▸ **Exercise materials**
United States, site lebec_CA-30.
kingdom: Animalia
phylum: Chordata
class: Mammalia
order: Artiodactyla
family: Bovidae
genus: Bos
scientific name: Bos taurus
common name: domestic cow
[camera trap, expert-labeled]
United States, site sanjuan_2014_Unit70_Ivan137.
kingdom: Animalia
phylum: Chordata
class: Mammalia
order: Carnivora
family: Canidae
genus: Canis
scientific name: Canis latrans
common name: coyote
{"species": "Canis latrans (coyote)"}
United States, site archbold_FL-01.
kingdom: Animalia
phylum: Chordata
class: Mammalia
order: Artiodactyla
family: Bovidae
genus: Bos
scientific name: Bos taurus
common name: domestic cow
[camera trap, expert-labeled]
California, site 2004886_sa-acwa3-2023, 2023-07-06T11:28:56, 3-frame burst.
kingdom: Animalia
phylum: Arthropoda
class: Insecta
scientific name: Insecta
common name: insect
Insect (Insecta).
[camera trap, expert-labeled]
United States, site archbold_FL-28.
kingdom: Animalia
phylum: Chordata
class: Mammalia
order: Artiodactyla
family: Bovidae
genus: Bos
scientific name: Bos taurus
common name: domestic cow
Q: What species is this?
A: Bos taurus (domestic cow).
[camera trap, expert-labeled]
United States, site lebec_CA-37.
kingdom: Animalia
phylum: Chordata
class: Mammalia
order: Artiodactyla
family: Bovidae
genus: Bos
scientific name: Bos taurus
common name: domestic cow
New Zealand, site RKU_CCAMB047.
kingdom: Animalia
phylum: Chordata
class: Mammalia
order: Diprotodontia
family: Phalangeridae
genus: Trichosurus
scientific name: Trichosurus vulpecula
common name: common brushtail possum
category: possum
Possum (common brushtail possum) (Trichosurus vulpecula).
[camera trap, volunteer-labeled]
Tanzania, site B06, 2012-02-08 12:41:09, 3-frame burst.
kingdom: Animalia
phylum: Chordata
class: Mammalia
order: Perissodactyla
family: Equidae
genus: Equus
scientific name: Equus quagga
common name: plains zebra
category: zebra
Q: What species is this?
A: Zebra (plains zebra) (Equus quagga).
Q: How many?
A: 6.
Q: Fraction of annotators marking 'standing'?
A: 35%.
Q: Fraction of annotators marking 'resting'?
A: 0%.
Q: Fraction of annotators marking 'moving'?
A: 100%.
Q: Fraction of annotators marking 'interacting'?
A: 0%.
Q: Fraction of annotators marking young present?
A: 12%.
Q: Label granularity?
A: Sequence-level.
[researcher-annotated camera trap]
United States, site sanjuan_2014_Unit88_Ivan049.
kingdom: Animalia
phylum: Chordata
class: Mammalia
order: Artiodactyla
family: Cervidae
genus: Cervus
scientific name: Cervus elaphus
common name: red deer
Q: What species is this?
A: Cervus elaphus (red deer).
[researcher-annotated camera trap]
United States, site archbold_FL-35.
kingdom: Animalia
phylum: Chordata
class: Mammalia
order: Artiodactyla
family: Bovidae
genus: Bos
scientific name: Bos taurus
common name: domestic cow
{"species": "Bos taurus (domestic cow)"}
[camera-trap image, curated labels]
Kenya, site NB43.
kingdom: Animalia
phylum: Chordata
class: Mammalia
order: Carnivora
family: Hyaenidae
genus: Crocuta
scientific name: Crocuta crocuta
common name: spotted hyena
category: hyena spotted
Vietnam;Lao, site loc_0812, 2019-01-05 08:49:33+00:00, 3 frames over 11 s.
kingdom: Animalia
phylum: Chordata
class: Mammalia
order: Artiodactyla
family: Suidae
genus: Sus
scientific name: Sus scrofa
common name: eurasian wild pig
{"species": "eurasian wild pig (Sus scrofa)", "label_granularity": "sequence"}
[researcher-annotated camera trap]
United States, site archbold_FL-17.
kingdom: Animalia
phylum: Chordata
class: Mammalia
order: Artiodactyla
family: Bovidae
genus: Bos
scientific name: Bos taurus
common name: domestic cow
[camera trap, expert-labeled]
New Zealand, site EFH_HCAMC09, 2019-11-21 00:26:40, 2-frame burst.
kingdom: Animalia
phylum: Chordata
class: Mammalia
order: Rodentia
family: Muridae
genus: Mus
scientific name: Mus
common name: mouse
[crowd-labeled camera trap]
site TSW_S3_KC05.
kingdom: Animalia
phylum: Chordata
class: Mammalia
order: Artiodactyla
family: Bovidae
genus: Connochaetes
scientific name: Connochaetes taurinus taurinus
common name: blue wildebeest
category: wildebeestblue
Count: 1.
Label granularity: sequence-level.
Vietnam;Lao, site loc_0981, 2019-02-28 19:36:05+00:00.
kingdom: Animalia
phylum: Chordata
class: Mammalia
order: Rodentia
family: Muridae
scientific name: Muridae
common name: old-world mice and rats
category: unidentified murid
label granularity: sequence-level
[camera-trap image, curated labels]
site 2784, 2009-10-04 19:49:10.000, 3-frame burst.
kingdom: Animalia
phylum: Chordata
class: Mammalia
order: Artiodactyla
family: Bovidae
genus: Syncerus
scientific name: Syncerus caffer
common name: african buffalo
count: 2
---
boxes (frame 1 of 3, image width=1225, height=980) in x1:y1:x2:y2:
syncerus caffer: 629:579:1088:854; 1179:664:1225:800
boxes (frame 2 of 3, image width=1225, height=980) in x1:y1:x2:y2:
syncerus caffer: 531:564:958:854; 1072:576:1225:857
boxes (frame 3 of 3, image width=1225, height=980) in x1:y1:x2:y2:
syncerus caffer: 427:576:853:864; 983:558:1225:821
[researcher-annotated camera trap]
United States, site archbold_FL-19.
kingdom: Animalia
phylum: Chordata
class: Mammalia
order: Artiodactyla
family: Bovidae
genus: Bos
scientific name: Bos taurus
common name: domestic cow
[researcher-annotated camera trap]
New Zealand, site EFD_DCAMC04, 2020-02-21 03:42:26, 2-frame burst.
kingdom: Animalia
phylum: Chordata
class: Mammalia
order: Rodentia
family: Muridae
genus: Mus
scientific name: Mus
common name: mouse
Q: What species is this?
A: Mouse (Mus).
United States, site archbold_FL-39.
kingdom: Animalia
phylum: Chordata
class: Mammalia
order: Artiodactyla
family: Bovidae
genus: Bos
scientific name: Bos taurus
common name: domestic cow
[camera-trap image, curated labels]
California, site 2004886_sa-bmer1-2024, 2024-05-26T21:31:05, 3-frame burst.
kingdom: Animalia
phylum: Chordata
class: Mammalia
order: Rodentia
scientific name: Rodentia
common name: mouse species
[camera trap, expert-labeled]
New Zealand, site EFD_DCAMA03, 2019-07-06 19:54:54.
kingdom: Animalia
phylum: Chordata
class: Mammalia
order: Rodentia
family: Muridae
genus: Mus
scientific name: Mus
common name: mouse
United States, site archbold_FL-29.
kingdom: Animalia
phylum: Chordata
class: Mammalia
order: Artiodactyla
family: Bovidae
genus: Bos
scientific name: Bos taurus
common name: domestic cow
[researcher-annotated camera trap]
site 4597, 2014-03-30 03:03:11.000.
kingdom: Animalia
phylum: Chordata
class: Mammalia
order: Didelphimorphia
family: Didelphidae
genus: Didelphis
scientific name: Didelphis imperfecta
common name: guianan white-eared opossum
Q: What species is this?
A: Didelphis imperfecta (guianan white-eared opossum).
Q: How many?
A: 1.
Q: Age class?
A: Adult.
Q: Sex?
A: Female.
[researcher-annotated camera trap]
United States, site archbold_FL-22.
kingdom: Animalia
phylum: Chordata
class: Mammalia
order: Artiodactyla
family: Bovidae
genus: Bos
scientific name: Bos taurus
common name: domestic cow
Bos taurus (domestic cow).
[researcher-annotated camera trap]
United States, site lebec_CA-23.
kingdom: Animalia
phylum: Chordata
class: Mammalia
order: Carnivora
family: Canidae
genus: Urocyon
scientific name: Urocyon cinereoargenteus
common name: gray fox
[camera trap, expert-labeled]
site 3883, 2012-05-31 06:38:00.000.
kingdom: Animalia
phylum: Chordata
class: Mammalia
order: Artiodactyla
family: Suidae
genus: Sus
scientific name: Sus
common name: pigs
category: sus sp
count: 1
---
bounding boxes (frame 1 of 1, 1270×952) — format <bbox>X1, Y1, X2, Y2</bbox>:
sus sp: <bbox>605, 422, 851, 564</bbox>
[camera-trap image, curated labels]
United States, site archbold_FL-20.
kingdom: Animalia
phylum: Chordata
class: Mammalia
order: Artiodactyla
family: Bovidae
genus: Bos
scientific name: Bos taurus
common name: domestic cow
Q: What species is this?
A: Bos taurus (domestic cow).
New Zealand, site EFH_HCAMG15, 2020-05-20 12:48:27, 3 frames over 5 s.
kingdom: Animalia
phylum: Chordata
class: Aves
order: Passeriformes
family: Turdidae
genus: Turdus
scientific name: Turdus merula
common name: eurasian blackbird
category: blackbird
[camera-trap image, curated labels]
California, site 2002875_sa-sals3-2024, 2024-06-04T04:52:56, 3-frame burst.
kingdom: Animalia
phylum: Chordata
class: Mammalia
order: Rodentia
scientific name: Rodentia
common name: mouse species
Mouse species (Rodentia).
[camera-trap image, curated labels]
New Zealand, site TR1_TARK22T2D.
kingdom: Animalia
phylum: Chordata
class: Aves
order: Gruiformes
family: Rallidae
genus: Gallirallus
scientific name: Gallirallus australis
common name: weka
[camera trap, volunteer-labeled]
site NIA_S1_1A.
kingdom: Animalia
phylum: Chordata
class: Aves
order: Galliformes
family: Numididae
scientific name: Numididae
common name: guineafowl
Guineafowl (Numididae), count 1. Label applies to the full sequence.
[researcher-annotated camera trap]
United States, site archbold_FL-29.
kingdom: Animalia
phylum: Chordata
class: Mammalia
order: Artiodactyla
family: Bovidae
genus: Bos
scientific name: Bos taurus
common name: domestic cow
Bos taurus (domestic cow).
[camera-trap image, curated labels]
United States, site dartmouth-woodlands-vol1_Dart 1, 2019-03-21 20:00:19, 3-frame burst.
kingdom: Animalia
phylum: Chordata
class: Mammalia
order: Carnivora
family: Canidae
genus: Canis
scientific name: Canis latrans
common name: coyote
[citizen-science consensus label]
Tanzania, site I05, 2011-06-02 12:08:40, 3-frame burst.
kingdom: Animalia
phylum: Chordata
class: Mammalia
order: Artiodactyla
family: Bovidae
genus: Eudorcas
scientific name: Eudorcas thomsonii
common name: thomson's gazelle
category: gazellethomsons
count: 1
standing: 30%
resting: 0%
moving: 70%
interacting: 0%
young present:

▸ **Assigned task**
Copy out, from the material above, each line where the word "annotators" is present.

▸ **Result**
Q: Fraction of annotators marking 'standing'?
Q: Fraction of annotators marking 'resting'?
Q: Fraction of annotators marking 'moving'?
Q: Fraction of annotators marking 'interacting'?
Q: Fraction of annotators marking young present?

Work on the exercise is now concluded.